Specific to Malaysia, 52 percent of Malaysian respondents to the Bank Readiness Report think mobile banking can be improved upon, which presents an opportunity to address public concerns and find solutions that offer convenience, flexibility and mobility.
What are some of the immediate trends for Malaysia’s digital banking in the near term?
Firstly there will be further improvements in the range of functionality offered over the mobile channels to Malaysian consumers, such as location-based alerts around discounts and promotions and further personalisation of the virtual experience.
Secondly, the other side is that moving more functionality to the digital channels allows the banks to refocus their branches, perhaps with innovative layouts, more advisory services, leveraging technology such as touch screens and tablets, etc.
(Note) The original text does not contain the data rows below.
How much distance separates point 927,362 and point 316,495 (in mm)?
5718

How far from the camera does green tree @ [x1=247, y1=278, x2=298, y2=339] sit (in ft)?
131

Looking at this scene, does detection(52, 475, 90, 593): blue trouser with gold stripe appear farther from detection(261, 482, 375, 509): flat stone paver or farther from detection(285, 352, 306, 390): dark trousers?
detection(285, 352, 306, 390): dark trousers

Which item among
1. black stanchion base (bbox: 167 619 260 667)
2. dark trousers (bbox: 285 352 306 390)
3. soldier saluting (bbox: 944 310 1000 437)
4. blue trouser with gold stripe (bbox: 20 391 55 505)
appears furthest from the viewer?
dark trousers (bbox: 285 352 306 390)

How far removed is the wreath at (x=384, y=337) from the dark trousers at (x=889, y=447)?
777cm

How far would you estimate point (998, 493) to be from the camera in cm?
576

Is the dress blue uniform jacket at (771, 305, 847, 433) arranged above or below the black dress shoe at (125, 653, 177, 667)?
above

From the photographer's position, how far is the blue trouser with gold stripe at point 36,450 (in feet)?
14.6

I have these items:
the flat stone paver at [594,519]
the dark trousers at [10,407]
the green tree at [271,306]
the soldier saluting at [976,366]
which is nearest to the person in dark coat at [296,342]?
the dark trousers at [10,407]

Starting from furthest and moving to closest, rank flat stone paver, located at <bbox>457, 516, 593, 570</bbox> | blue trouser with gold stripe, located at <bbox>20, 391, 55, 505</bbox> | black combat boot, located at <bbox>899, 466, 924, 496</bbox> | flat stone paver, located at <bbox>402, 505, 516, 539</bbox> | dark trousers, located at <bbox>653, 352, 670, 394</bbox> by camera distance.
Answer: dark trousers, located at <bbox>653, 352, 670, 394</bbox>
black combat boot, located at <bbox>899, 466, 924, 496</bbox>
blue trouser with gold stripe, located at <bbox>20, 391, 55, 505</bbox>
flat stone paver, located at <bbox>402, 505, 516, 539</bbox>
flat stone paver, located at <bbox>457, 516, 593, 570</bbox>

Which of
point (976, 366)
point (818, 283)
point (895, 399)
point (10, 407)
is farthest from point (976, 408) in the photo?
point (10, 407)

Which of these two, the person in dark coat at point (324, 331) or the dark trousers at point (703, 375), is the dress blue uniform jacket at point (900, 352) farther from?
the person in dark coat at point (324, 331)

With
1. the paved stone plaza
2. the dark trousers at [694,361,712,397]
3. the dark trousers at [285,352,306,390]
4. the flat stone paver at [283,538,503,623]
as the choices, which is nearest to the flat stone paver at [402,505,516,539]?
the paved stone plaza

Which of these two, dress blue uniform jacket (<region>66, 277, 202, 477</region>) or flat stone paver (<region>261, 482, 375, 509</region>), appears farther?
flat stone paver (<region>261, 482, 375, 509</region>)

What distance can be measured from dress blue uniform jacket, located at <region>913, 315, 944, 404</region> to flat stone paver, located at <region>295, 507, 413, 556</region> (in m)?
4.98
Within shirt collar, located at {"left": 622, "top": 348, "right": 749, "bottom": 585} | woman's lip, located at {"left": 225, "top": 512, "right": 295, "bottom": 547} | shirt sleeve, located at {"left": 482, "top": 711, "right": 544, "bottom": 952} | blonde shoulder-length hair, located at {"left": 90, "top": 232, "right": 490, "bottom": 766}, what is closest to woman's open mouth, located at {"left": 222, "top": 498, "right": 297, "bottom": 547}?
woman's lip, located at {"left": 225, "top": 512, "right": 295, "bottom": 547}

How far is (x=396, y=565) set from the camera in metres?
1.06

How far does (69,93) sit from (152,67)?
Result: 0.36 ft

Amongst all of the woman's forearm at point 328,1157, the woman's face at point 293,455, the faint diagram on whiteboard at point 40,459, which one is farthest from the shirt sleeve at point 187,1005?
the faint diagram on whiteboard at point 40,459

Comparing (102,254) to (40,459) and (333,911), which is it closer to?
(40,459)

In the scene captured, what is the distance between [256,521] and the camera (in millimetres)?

This will allow bank branches to shift from an attitude relying on transaction processing and operational capabilities to one that concentrates more effectively on customer needs, requirements, and demands.
Banks should persist in understanding their clients, strengthening their cross selling capabilities and embracing innovation to improve the service provided to their clients, which will drive their future growth.
What are some of the opportunities for Asian banks with the increasing technology-savvy consumers?
Markets like Malaysia that have a progressive and tech-savvy populous that is connected and progressive can accelerate the migration of traditional transactional and service requests to the digital channels, thus reducing load on their staffed channels.
This allows those staff to be leveraged for more value-added activities, and for more cross sell and up sell activities.
It also allows for staff to focus on the advisory roles as customers still rely on their banks to deliver financial advice when considering major milestones in their life such as mortgages, pensions, insurance, etc. These are activities where face-to-face interaction is still valued and appreciated, if not demanded.
In addition, the move to digital channels and social media will enable the banks to gain a greater insight into their customer’s behaviour, as seen in SunGard’s Bank Readiness Report with 60 percent of participants willing to share more personal information to achieve a better service from their bank.